Integrated Operation Of Smart Home Devices
You’re excited about having a smart home with everything connected, and you may even already have deadbolts, garage remotes, light bulbs, thermostats, or other smart devices that harness the internet. Perhaps controls via mobile apps, smart speakers, voice-enabled smart assistants — like Alexa, Siri or the Google Assistant — and digital central controls. But as smart as these devices are, interoperability – the integrated and precise operation of all these very different devices – remains a difficult challenge for the industry and, ultimately, for the consumer.
Tech giants Amazon, Apple, Google and Samsung are big rivals, so watch out when these four behemoths, along with 220 other tech companies, jointly adopt a unifying standard for the smart home called Matter, which is estimated to be ready for midyear. It is at this time that more than 130 Matter-enabled products, from more than 50 companies, are scheduled to be launched and will bear the “Matter” label or mark to indicate that they are part of this new standard.

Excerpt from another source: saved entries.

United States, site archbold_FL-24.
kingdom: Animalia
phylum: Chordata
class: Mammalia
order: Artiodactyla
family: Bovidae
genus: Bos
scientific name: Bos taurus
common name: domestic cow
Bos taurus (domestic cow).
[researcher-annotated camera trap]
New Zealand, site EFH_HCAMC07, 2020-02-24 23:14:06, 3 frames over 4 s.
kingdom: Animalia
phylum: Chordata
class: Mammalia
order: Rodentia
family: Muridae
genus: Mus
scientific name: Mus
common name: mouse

The vision: All these connected devices in your smart home will work together seamlessly, whatever their brand.
Devices That Monitor Health
We’ve been using smartwatches and fitness trackers for a long time now, which not only count steps but alert you if an irregular heartbeat is detected. But we are still in the early stages of wearable devices capable of generating more detailed health data.

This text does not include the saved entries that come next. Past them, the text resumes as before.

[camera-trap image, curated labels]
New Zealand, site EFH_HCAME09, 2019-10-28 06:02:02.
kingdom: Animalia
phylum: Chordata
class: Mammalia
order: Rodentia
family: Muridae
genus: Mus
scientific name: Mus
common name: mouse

From 2022 we will see a large number of devices worn on the wrist and other parts of the body, which will record all kinds of values, such as your blood glucose level and blood pressure. At CES, Abbott Chairman and CEO Robert Ford announced the upcoming launch of a series of consumer “biological devices” called Lingo, which are designed to track glucose, ketone, lactate and even alcohol, and help you manage your physical activity, health and nutrition.